_Collected material_
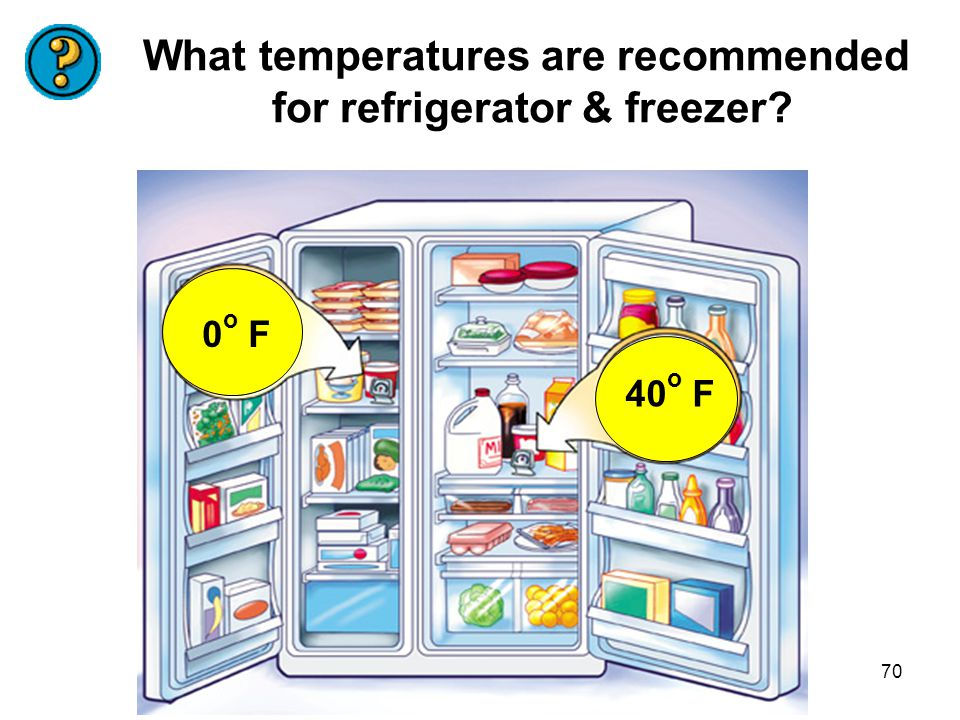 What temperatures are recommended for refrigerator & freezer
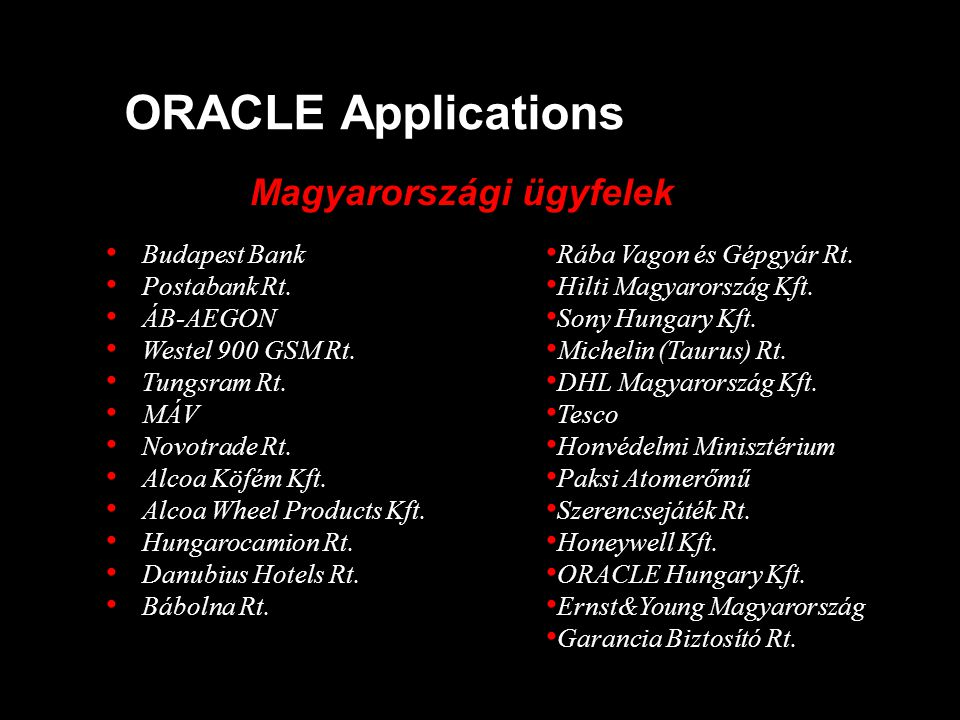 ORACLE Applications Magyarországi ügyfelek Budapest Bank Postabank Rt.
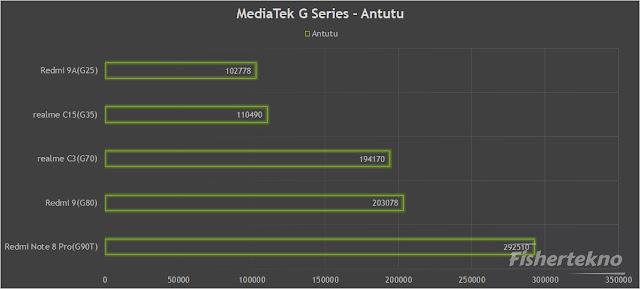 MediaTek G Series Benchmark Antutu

_Task to carry out_
A faithful copy of the data above is wanted, with every image left out.

_Exercise result_
 What temperatures are recommended for refrigerator & freezer
 ORACLE Applications Magyarországi ügyfelek Budapest Bank Postabank Rt.
 MediaTek G Series Benchmark Antutu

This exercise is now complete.